A dictionary containing the information from the results.

beforeInference(model, optimizer, _curr_batch, training_states)[source]

The event function to execute some processes right before inference (for training).

GEM computes the gradients for the previous tasks using the sampled data stored in the memory.

Parameters:
  • model (torch.nn.Module) – the current trained model.

  • optimizer (torch.optim.Optimizer) – the current optimizer function.

  • curr_batch (object) – the data (or minibatch) for the current iteration.

  • curr_training_states (dict) – the dictionary containing the current training states.

inference(model, _curr_batch, training_states)[source]

The event function to execute inference step.

For task-IL, we need to additionally consider task information for the inference step.

Parameters:
  • model (torch.nn.Module) – the current trained model.

  • curr_batch (object) – the data (or minibatch) for the current iteration.

  • curr_training_states (dict) – the dictionary containing the current training states.

Returns:

A dictionary containing the inference results, such as prediction result and loss.

initTrainingStates(scenario, model, optimizer)[source]

The event function to initialize the dictionary for storing training states (i.e., intermedeiate results).

Parameters:
Returns:

Initialized training state (dict).

processAfterTraining(task_id, curr_dataset, curr_model, curr_optimizer, curr_training_states)[source]

The event function to execute some processes after training the current task.

GEM samples the instances in the training dataset for computing gradients in beforeInference() (or processTrainIteration()) for the future tasks.

Parameters:
  • task_id (int) – the index of the current task.

  • curr_dataset (object) – The dataset for the current task.

  • curr_model (torch.nn.Module) – the current trained model.

  • curr_optimizer (torch.optim.Optimizer) – the current optimizer function.

  • curr_training_states (dict) – the dictionary containing the current training states.

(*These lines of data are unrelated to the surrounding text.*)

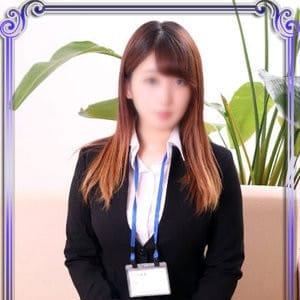 栗原あん | e女商事 池袋店(池袋)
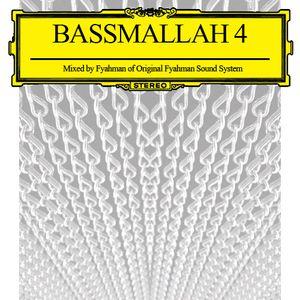 Bassmallah 4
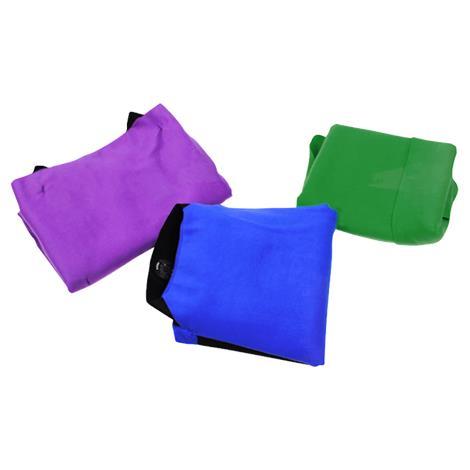Snug Hug Portable Fleece Blanket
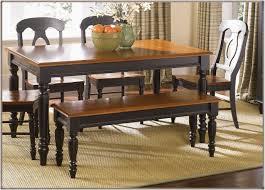 unique kitchen table ideas kitchen farm style kitchen table with bench country kitchen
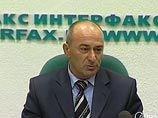 На предполагаемого организатора убийства Политковской Шамиля Бураева следствие вышло по телефонным звонкам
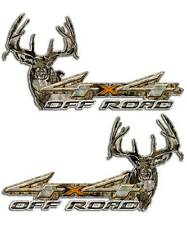 Orange Truck 4x4 Camouflage Decal - Archery Hunting Deer Off Road Sticker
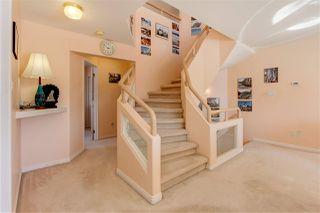 Photo 22: 9228 100 Avenue in Edmonton: Zone 13 House for sale : MLS®# E4198143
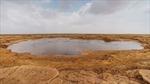 Vùng nước mặn nhất thế giới, hơn cả Biển Chết khiến không ai dám gần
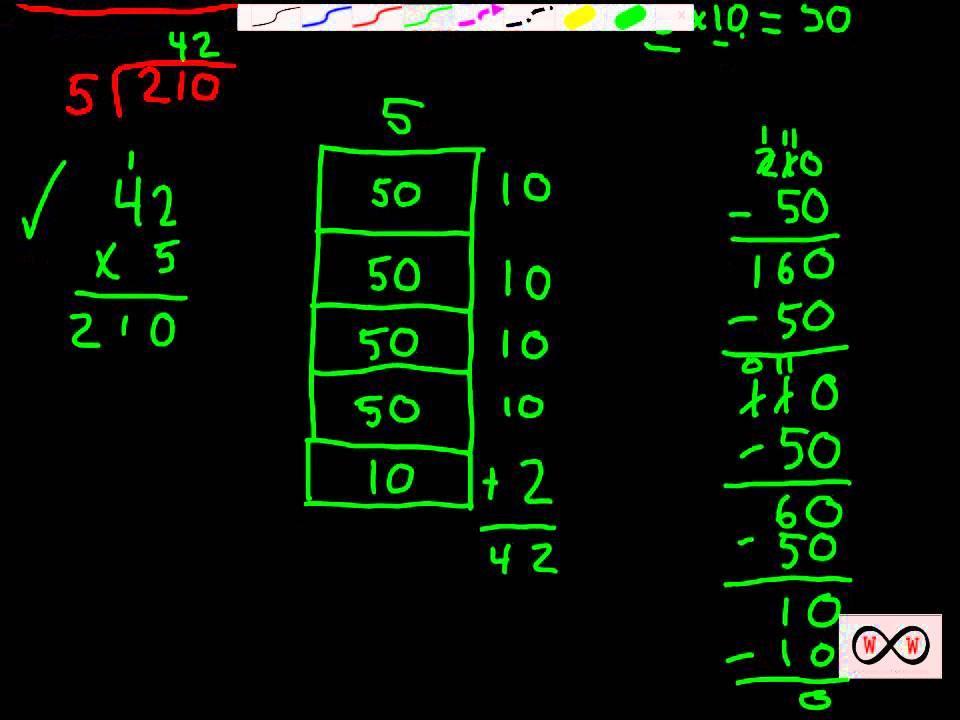 Math Worksheets Division 4th Grade 3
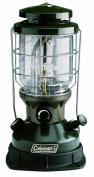 Coleman Northstar Single Mantle Fuel Lantern - Green/Black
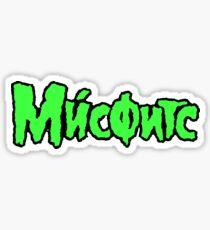 Misfits - Russian Cyrillic Sticker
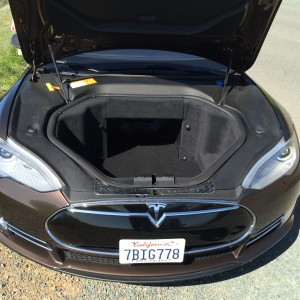 Front Trunk (No Engine)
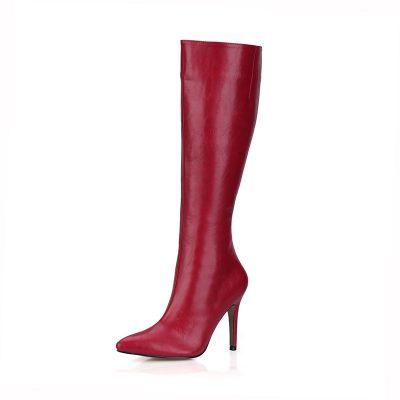 Shoespie Side Zipper Pointed Toe Stiletto Heel Knee High Boots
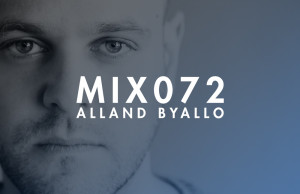 Alland Byallo, Mix, Podcast, Techno, House, Soundspace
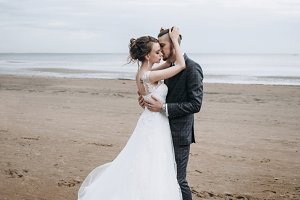 Beautiful sea wedding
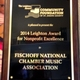 Fischoff Wins 2014 Leighton Award for Nonprofit Excellence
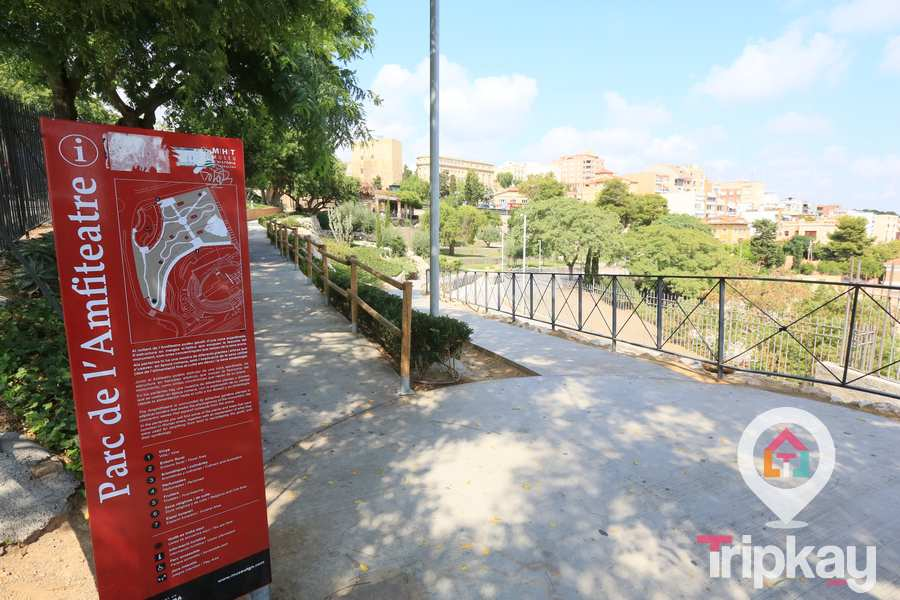 jardines-del-miracle-o-parque-de-las-granotes-23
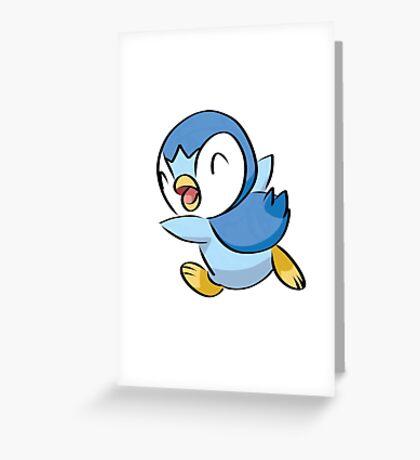 Piplup Pokemon Greeting Card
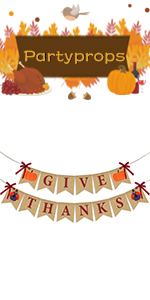 Thanksgiving Banner Photo Prop Fall Decor Thanksgiving Decor BLESSED Banner Rustic Burlap Banner Christmas Banner Holiday Banner
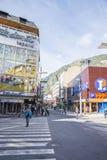 Town of Andorra La Vella Stock Image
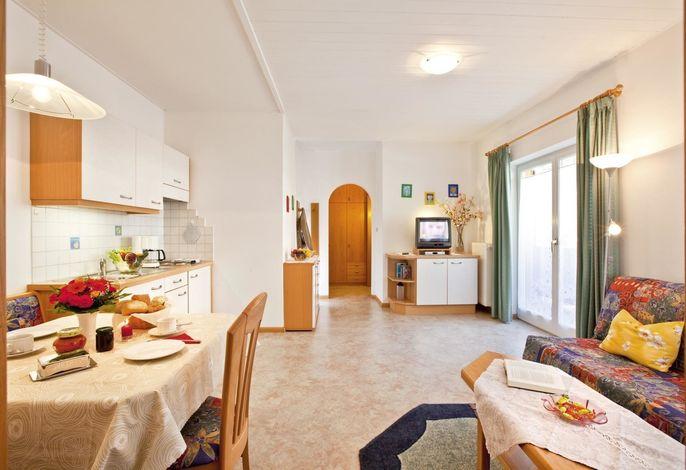 FW 7 - Wohnküche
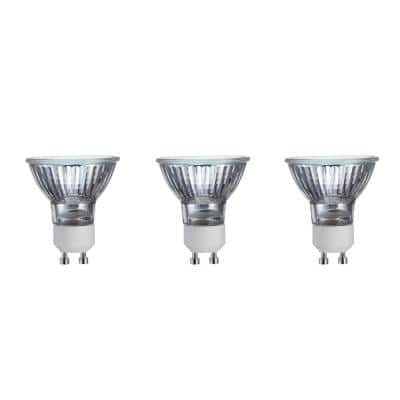 50-Watt MR16 Halogen GU10 TwistLine Dimmable Flood Light Bulb (3-Pack)
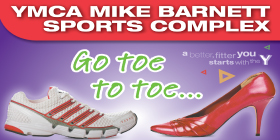 *YMCA Mike Barnett Sports Complex - Phone 9528 5488 - Sporting Activities Rockingham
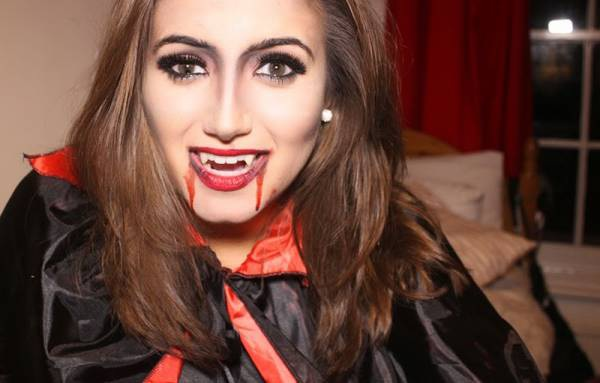 Грим вампира на хэллоуин в домашних условиях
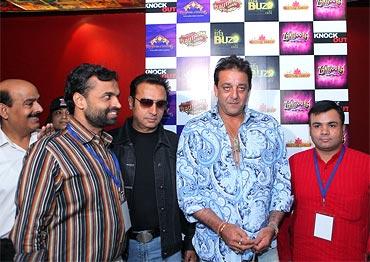 Spotted: Sanjay Dutt, Gulshan Grover in Delhi - Rediff.com ...
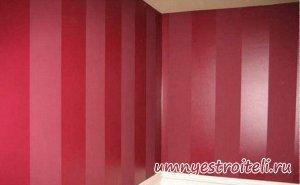 1396439015 glyancevaya i matovaya kraska na stene vmeste - Как сделать глянцевую поверхность матовой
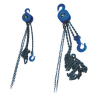 Manual hand chain hoist block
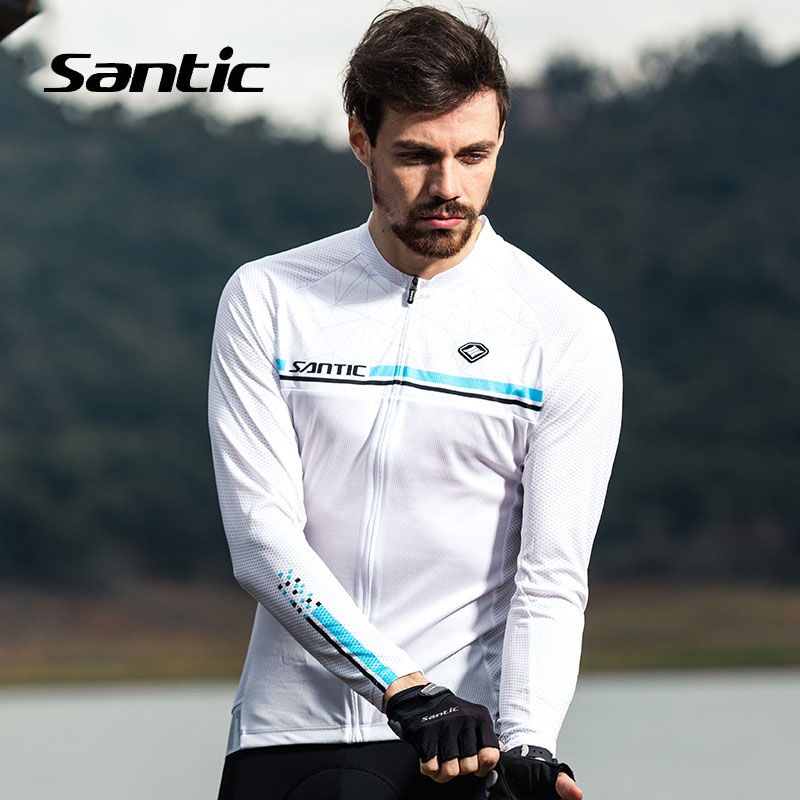 Santic Summer Cycling Jersey Men 2018 Pro Team Long Sleeve Anti-UV Road Mountain Bike Jersey Quick Dry Bicycle Shirt Clothing
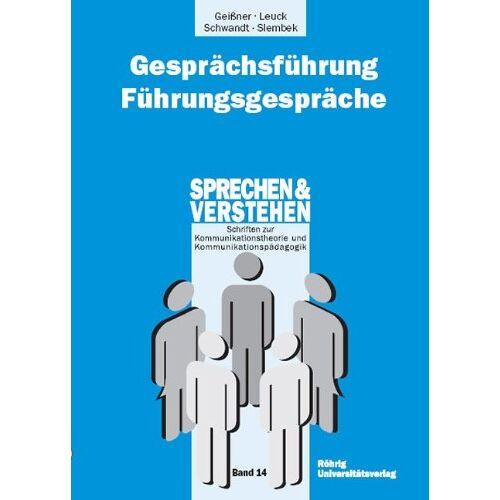 Hellmut Geißner - Gesprächsführung - Führungsgespräche - Preis vom 21.10.2020 04:49:09 h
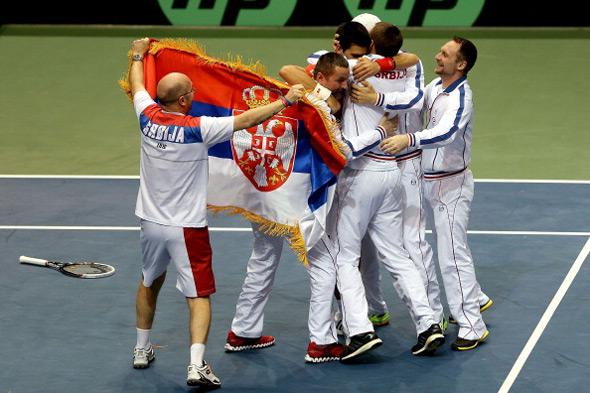 Srce veće od Amerike, Nole povređen doveo Srbiju do polufinala Dejvis kupa!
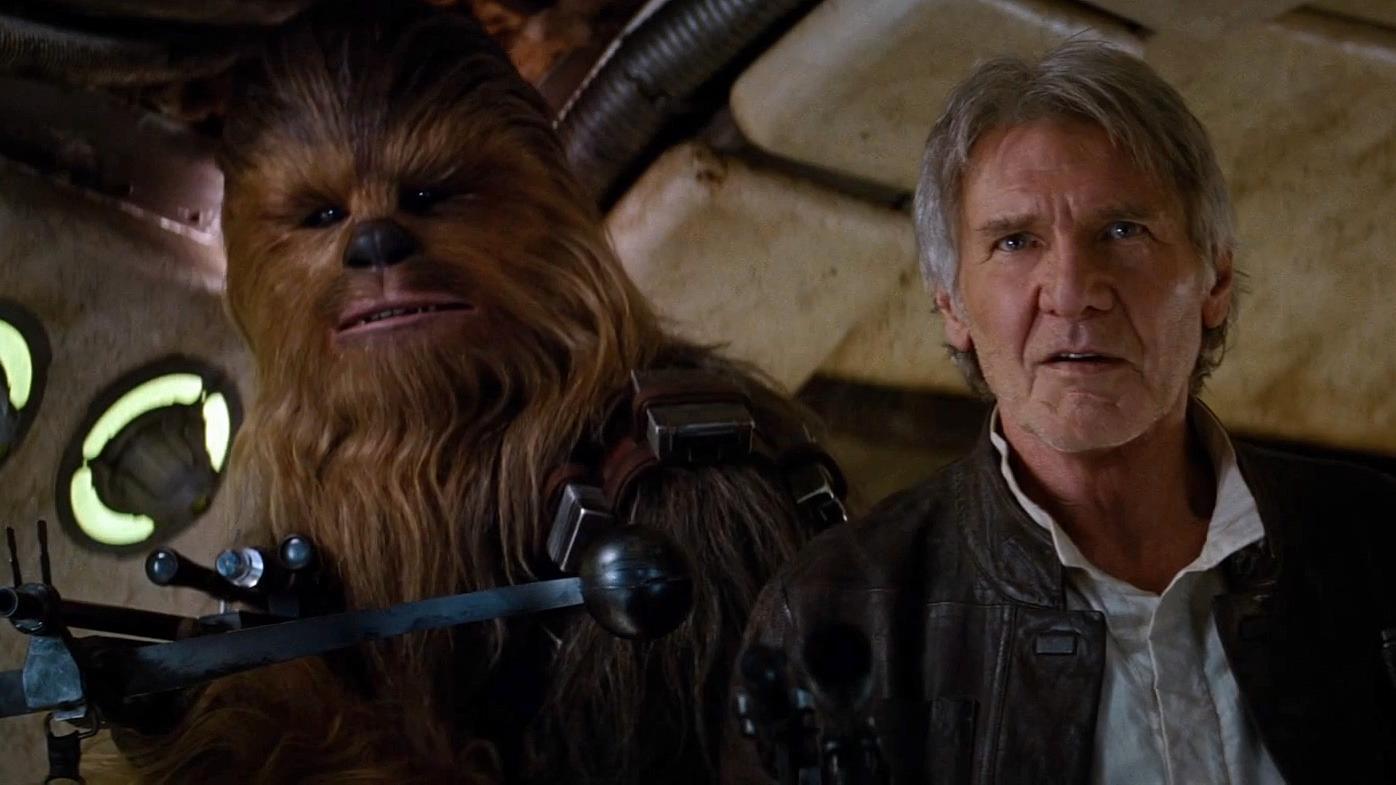 Han Solo er tilbake i den nye Star Wars-traileren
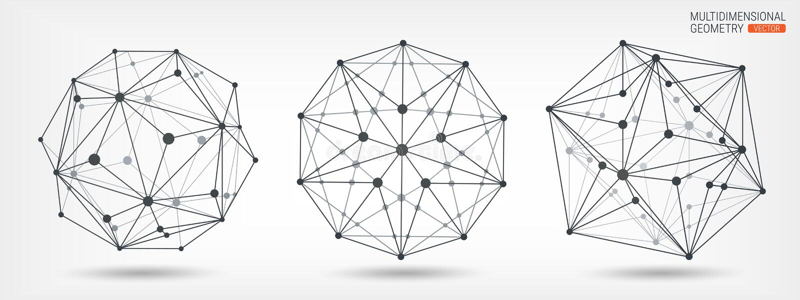 Veelvlakken Transparant kader van complexe vormen Geometrische vormen abstracte achtergrond Lijnen en punten Multidimensionele me royalty-vrije illustratie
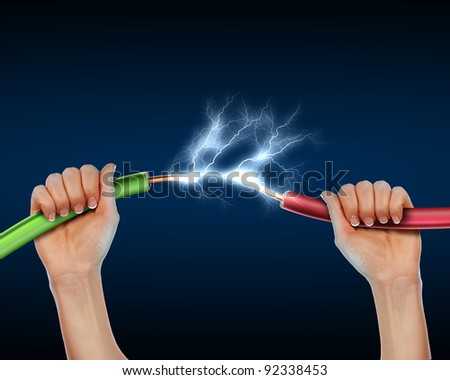 Electric cord with electricity sparks as symbol of power - stock photo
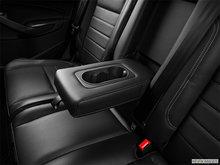 2016 Ford C-MAX SEL HYBRID | Photo 49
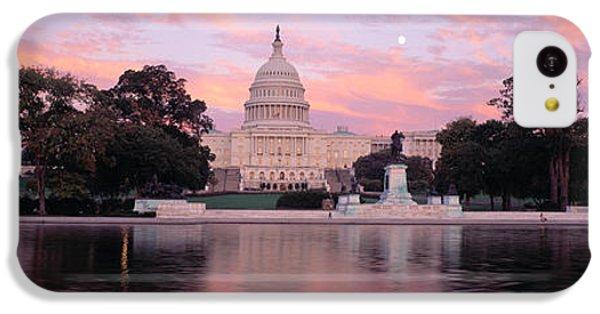 Us Capitol Washington Dc IPhone 5c Case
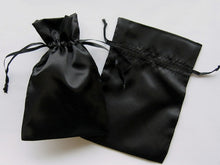 Load image into Gallery viewer, 3x4 Satin Bag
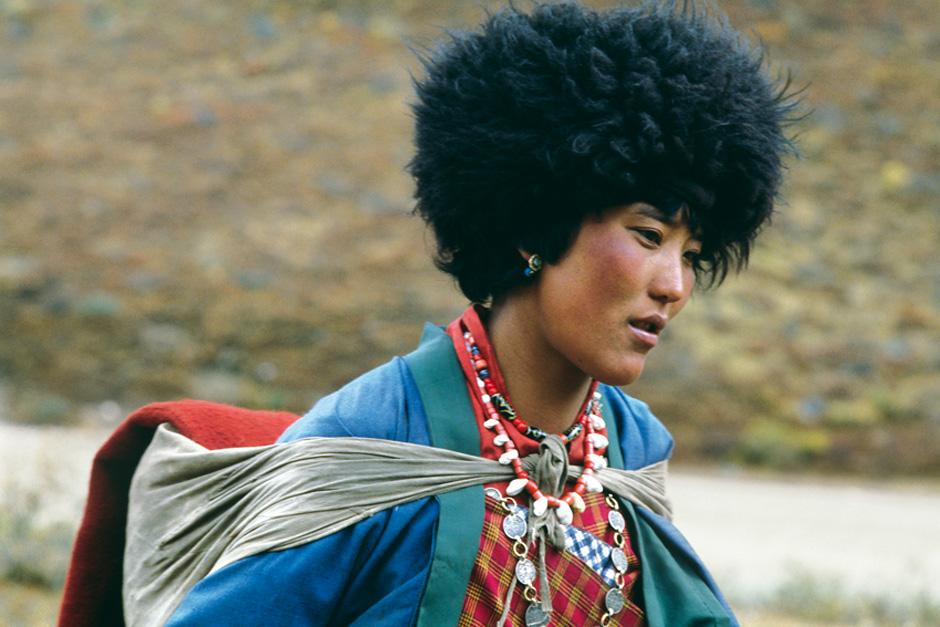 Frau aus dem Dorf Choeso, 1992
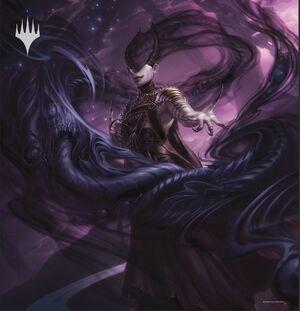 Ashiok, Nightmare MuseART1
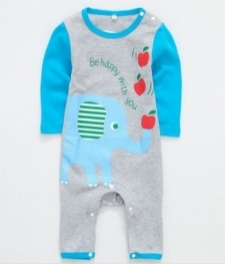 15065172871_2016_Infant_Baby_Girl_Boys_Cartoon_Clothes_Romper_Jumpsuit_Bodysuit_Outfit_0-18M_2.jpg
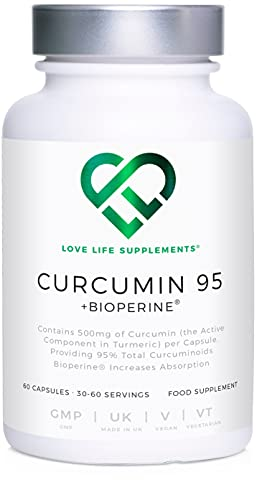 Curcumin 95 + Bioperine® by LLS   Highest Quality Turmeric Extract containing ONLY CURCUMIN (the active component of Turmeric) with 95% Curcuminoids and Bioperine® (black pepper extract)   500mg x 60 Veg Capsules   Made in UK under GMP License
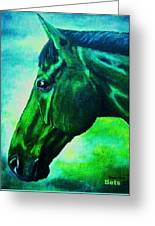 horse portrait PRINCETON blue green Greeting Card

processBeforeTraining(task_id, curr_dataset, curr_model, curr_optimizer, curr_training_states)[source]

The event function to execute some processes before training.

GEM performs initialization (for every task) to manage the memory

Parameters:
  • task_id (int) – the index of the current task

  • curr_dataset (object) – The dataset for the current task.

  • curr_model (torch.nn.Module) – the current trained model.

  • curr_optimizer (torch.optim.Optimizer) – the current optimizer function.

  • curr_training_states (dict) – the dictionary containing the current training states.

class GCTimeILGEMTrainer(model, scenario, optimizer_fn, loss_fn, device, **kwargs)[source]

This trainer has the same behavior as GCClassILGEMTrainer.